While others mark time as they serve their sentence in jail, one inmate has found a way to use his time wisely and earn.
Lito Granada, 41, used his baking skills to make bread and eventually set up a bakery inside the Cebu Provincial Detention and Rehabilitation Center (CPDRC).
Granada started by preparing “shakoy” and “binangkal” for snacks three years back.
The jail’s bakery now produces 8 to 10 varieties of bread including hopia, pan de sal, jelly roll and cheese bread, which he and some inmates sell at the jail’s canteen and two Noy Honesto Coffee Shops in the Cebu Provincial Police Office (CPPO) and the jail’s main lobby.
“I am grateful that my skills as a baker were put to good use despite my being in jail,” said Granada in Cebuano.
He used to work as master baker of a prominent bakeshop chain in Cebu
The CPDRC bakery is a source of income for inmates and goes a long way in helping support their families outside the jail as well as purchasing day-to-day needs of inmates like shampoo and laundry soap.
An employees canteen run by a cooperative of the inmates is another source of income.
Granada said he thought of a livelihood program when he was named the jail’s mayor de mayores and cooperative head in 2011.
He is serving his 13th year of a 20-year sentence for rape, a crime Granada insists was a false charge.
A native of Tudela town in Camotes Island, Granada said he taught fellow inmates how to bake so they could have money to spend for their needs and prepare them to find jobs when they are released from prison.
Jail’s Bakery
With P2,000 as initial capital from the cooperative’s funds, he started by making “shakoy” and “binangkal” using a stove and a few kilos of flour.
When the operation expanded, he sought permission from jail officials to use an old oven that was lying idle in the jail’s storage area.
The inmates’ cooperative also bought a roller which they still use today.
They converted the old pantry into a bakery.
“I believe that having a supply of hot bread in prison helps,” Granada said in Cebuano.
He picked eight other inmates who either had experience as bakers or bakeshop trainees to help in the operation, working in two shifts daily.
Co-op Money
The bakery earns about P30,000 a month while the jail’s canteen earns another P40,000, he said.

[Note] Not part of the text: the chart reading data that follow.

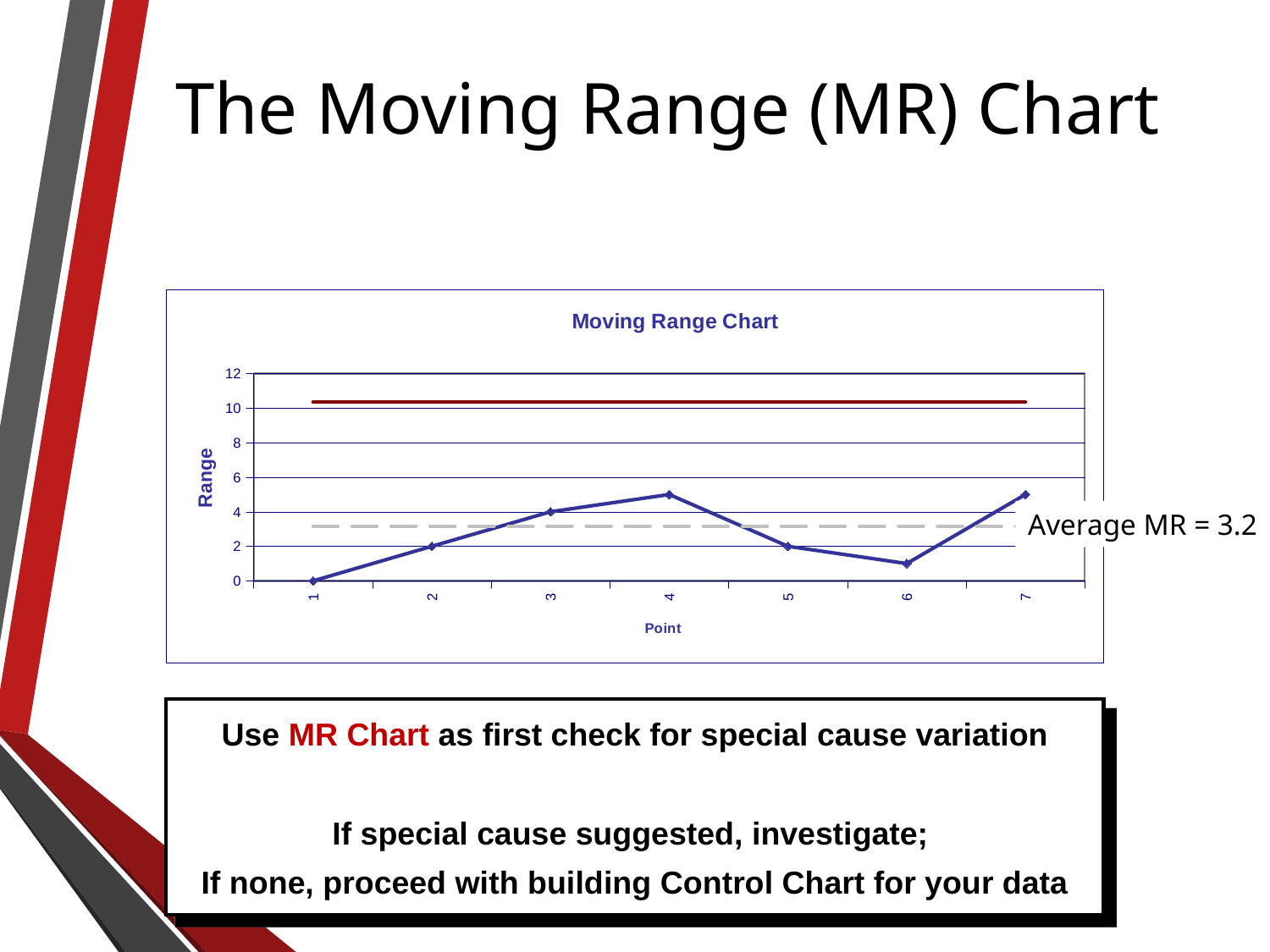
What is the difference between the range values at point 3 and point 2? 2 What is the range value at point 2 on the Moving Range Chart? 2 How many points are plotted on the Moving Range Chart? 7 Do the range values rise or fall from point 1 to point 4? rise Is the range value at point 4 greater or less than 4? greater What is the range value at point 1 on the Moving Range Chart? 0 What kind of chart is the Moving Range Chart? line chart Is the range value at point 6 greater or less than 2? less Which point has the lowest range value on the Moving Range Chart? 1 What is the Average MR value annotated on the chart? 3.2 What is the range value at point 3 on the Moving Range Chart? 4 Which has the larger range value, point 3 or point 5? point 3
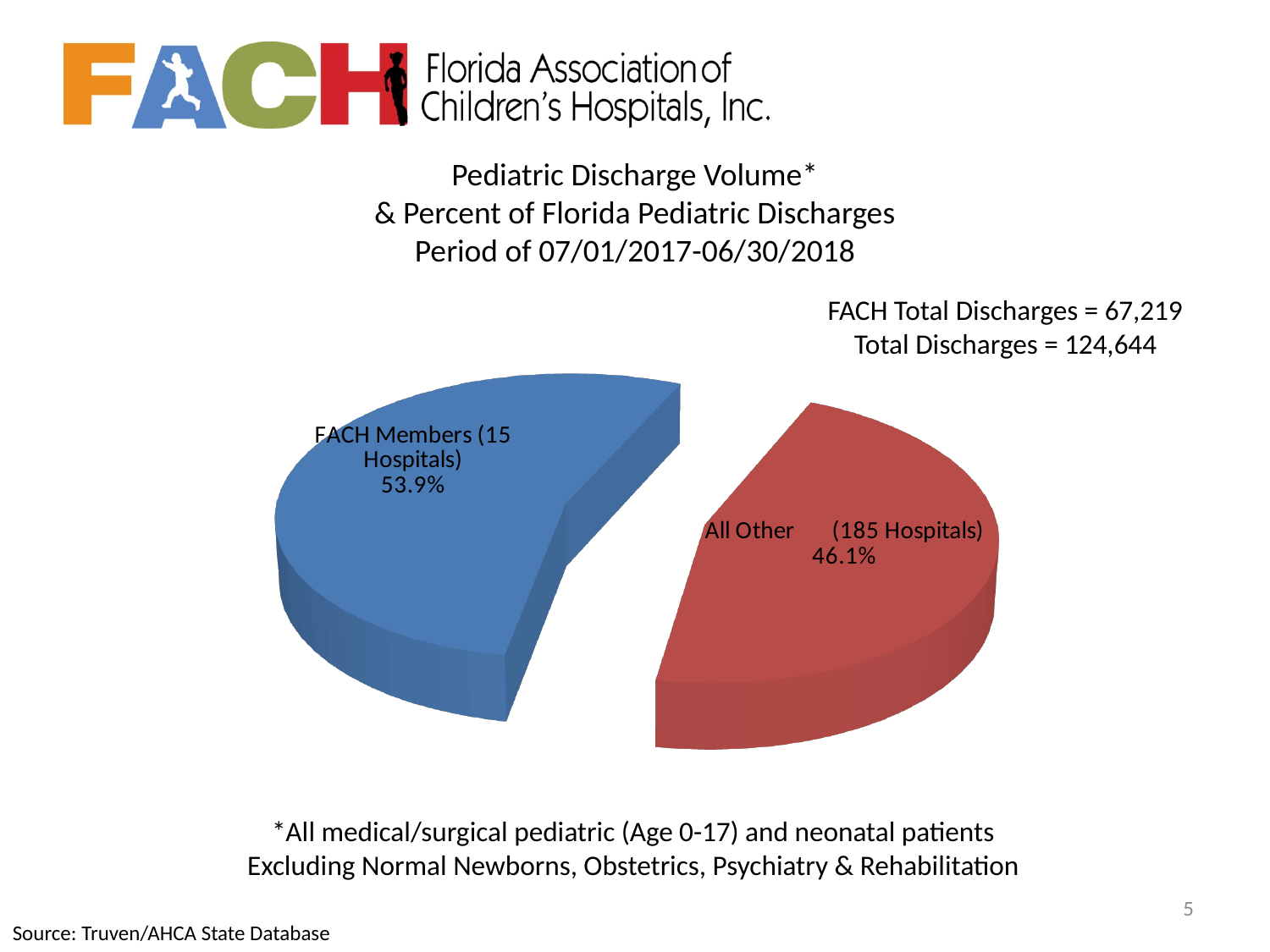
What percentage of Florida pediatric discharges is attributed to All Other (185 Hospitals)? 46.1% What colour is the slice for All Other (185 Hospitals)? Red What is the FACH Total Discharges figure shown on the slide? 67,219 How many slices does the pie chart have? 2 Which slice of the pie chart is the largest? FACH Members (15 Hospitals) Which slice of the pie chart is the smallest? All Other (185 Hospitals) What percentage of Florida pediatric discharges is attributed to FACH Members (15 Hospitals)? 53.9% What kind of chart is shown on the slide? Pie chart What is the Total Discharges figure shown on the slide? 124,644 What is the difference in percentage points between the FACH Members slice and the All Other slice? 7.8 Is the share for FACH Members (15 Hospitals) greater or less than 50%? greater Which slice is larger, FACH Members (15 Hospitals) or All Other (185 Hospitals)? FACH Members (15 Hospitals)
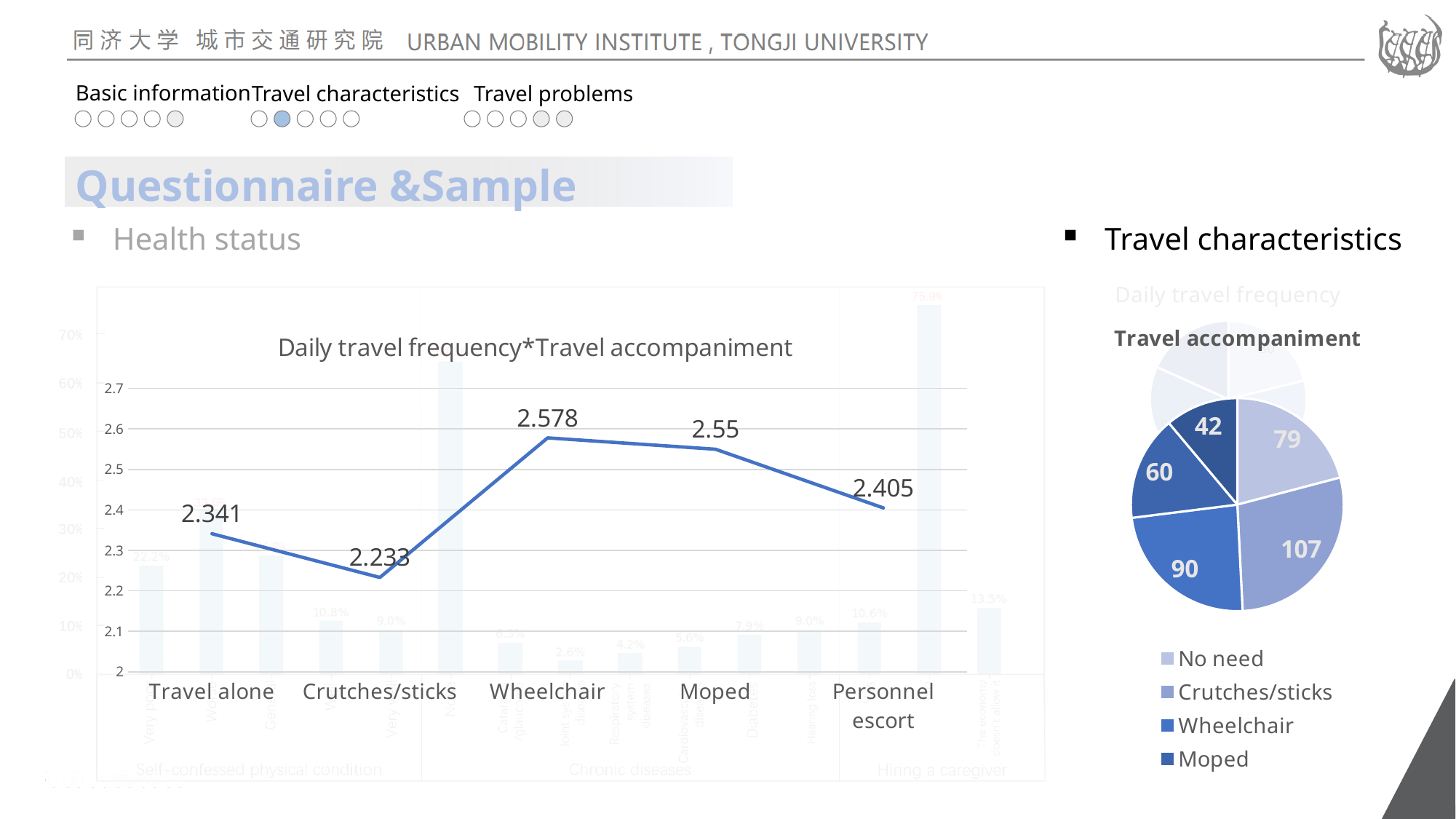
In the 'Travel accompaniment' pie chart, which is larger, the Wheelchair slice or the Moped slice? Wheelchair In the 'Travel accompaniment' pie chart, what is the difference between the No need slice and the Moped slice? 19 In the 'Daily travel frequency*Travel accompaniment' chart, what is the difference between the values for Wheelchair and Crutches/sticks? 0.345 In the 'Daily travel frequency*Travel accompaniment' chart, what is the value for Personnel escort? 2.405 In the 'Travel accompaniment' pie chart, what is the value of the Crutches/sticks slice? 107 In the 'Daily travel frequency*Travel accompaniment' chart, what is the value for Travel alone? 2.341 In the 'Daily travel frequency*Travel accompaniment' chart, which category has the highest value? Wheelchair In the 'Daily travel frequency*Travel accompaniment' chart, what is the value for Wheelchair? 2.578 In the 'Daily travel frequency*Travel accompaniment' chart, how many categories are shown on the x axis? 5 In the 'Daily travel frequency*Travel accompaniment' chart, is the value for Moped greater or less than 2.5? greater What kind of chart is the 'Daily travel frequency*Travel accompaniment' chart? line chart In the 'Daily travel frequency*Travel accompaniment' chart, which category has the lowest value? Crutches/sticks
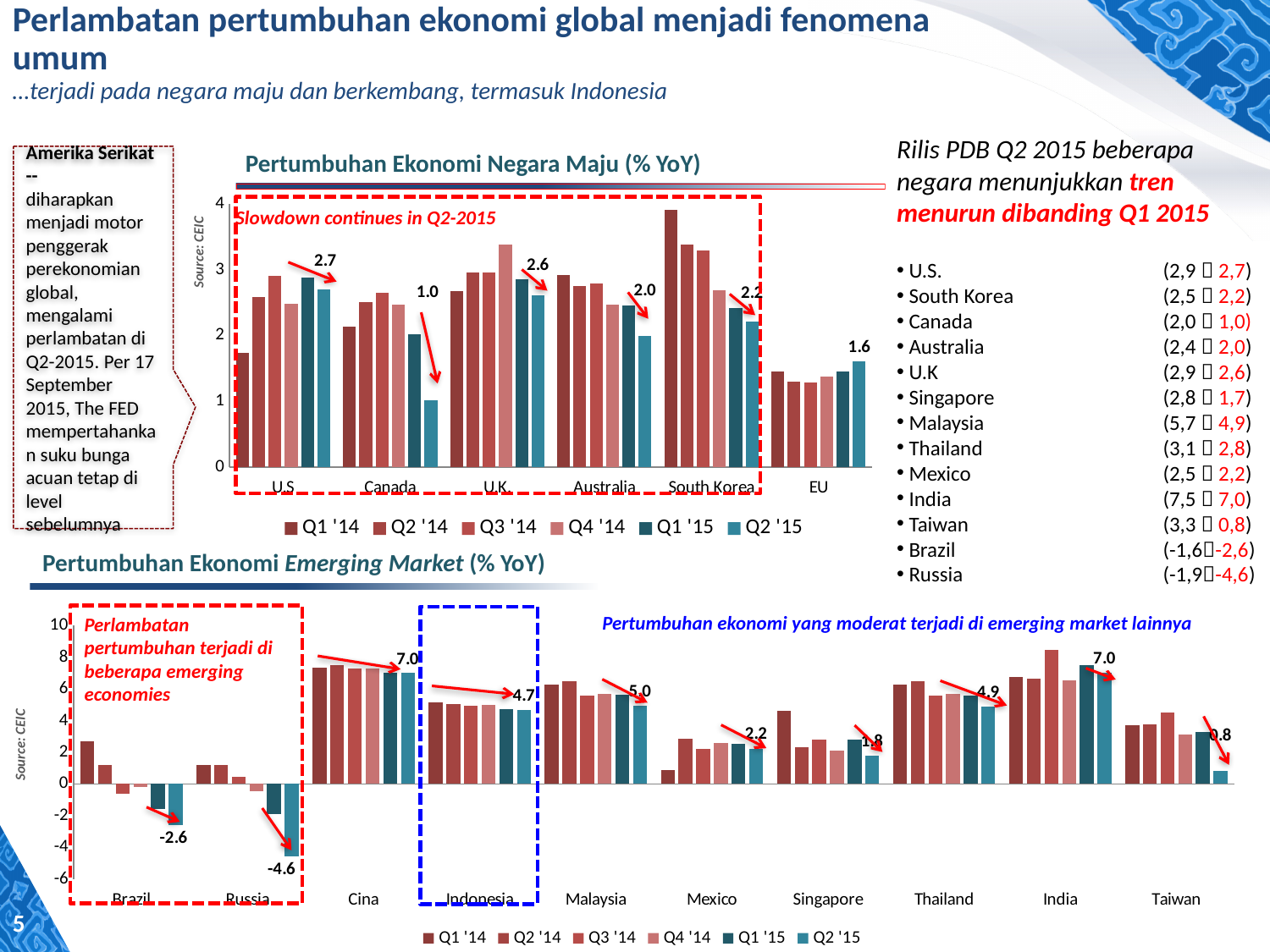
In the chart 'Pertumbuhan Ekonomi Emerging Market (% YoY)', what is the labelled Q2 '15 value for Indonesia? 4.7 In the chart 'Pertumbuhan Ekonomi Negara Maju (% YoY)', what is the difference between the labelled Q2 '15 values for the U.S and Canada? 1.7 In the chart 'Pertumbuhan Ekonomi Negara Maju (% YoY)', what is the labelled Q2 '15 value for the U.K? 2.6 In the chart 'Pertumbuhan Ekonomi Negara Maju (% YoY)', how many series does the legend list? 6 In the chart 'Pertumbuhan Ekonomi Negara Maju (% YoY)', what is the labelled Q2 '15 value for Canada? 1.0 In the chart 'Pertumbuhan Ekonomi Emerging Market (% YoY)', which is larger, the labelled Q2 '15 value for Malaysia or for Mexico? Malaysia In the chart 'Pertumbuhan Ekonomi Emerging Market (% YoY)', how many countries are shown on the x axis? 10 In the chart 'Pertumbuhan Ekonomi Emerging Market (% YoY)', is the Q1 '14 value for Singapore greater or less than 4? greater In the chart 'Pertumbuhan Ekonomi Emerging Market (% YoY)', which country has the lowest labelled Q2 '15 value? Russia In the chart 'Pertumbuhan Ekonomi Negara Maju (% YoY)', how many countries are shown on the x axis? 6 What type of chart is 'Pertumbuhan Ekonomi Emerging Market (% YoY)'? Bar chart In the chart 'Pertumbuhan Ekonomi Negara Maju (% YoY)', which country has the highest labelled Q2 '15 value? U.S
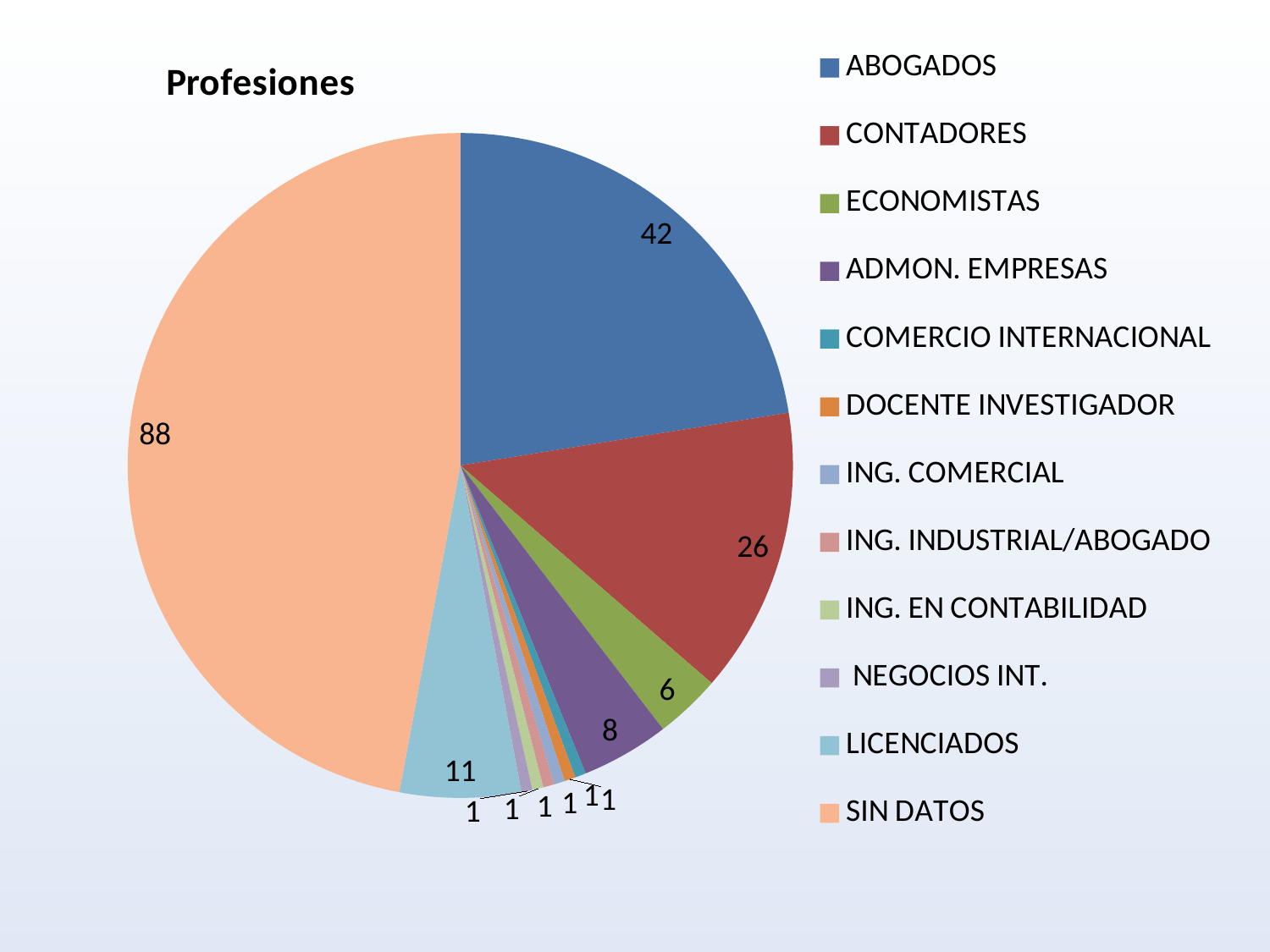
What is the value for CONTADORES? 26 What is the value for ADMON. EMPRESAS? 8 What is the value for SIN DATOS? 88 Which category has the largest slice of the pie? SIN DATOS What is the value for ABOGADOS? 42 What is the title of the chart? Profesiones How many categories does the legend of the pie chart list? 12 What type of chart is shown on the slide? pie chart What is the difference between the values for SIN DATOS and ABOGADOS? 46 What is the difference between the values for ADMON. EMPRESAS and ECONOMISTAS? 2 What is the value for LICENCIADOS? 11 Which is larger, the value for CONTADORES or the value for LICENCIADOS? CONTADORES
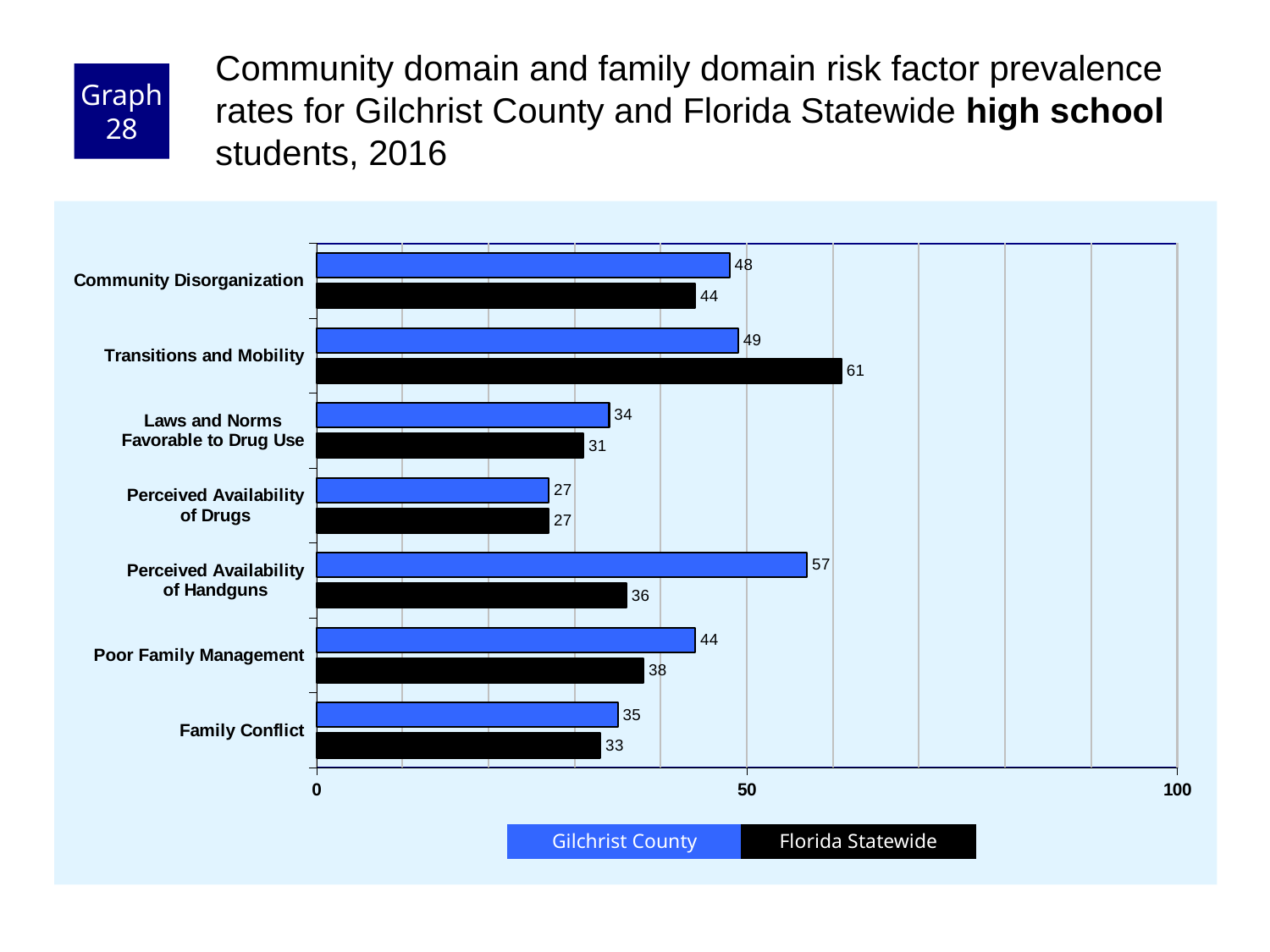
Which risk factor has the highest Gilchrist County value? Perceived Availability of Handguns What is the Florida Statewide value for Transitions and Mobility? 61 What is the difference between the Gilchrist County and Florida Statewide values for Perceived Availability of Handguns? 21 Is the Gilchrist County value for Community Disorganization greater or less than 50? less Which is larger for Transitions and Mobility: the Gilchrist County value or the Florida Statewide value? Florida Statewide How many risk factors are shown on the chart? 7 What kind of chart is shown on the slide? Bar chart What is the Gilchrist County value for Perceived Availability of Handguns? 57 What is the Florida Statewide value for Poor Family Management? 38 Which colour represents Florida Statewide in the chart? Black How many series does the legend list? 2 Which risk factor has the lowest Florida Statewide value? Perceived Availability of Drugs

The earnings are shared as allowances among the bakers and about 100 other inmates who do assigned chores as cleaners, kitchen assistants and errand boys.
“I give them an allowance so they can buy soap and shampoo, especially those inmates who don’t have visitors. At least, they can have something to use,” he said in Cebuano.
Part of the revenue is kept by the cooperative as a welfare fund for cash assistance of P500 to P2,000.
This goes to inmates who are hospitalized and need to buy medicine. The aid extends to immediate family members who get hospitalized.
Cash assistance is also given to inmates who enjoy home-visiting privileges for occasions like attending a relative’s vigil wake or those who are to be released so they have take-home cash.
While Granada still oversees the bakery, canteen and Noy Honesto Coffee Shop, he continues to look for ways to increase the cooperative’s revenues.
He said the bakery needs an additional oven, a mixer and slicer so they could increase daily production.
They also have to apply for a permit to operate a bakeshop in order to sell their products to stores outside of CPDRC.
Roberto “Bobby” Aboitiz, president of the Ramon Aboitiz Foundation, visited the jail last month. He promised to help the inmate’s co-op acquire additional equipment and process their permit.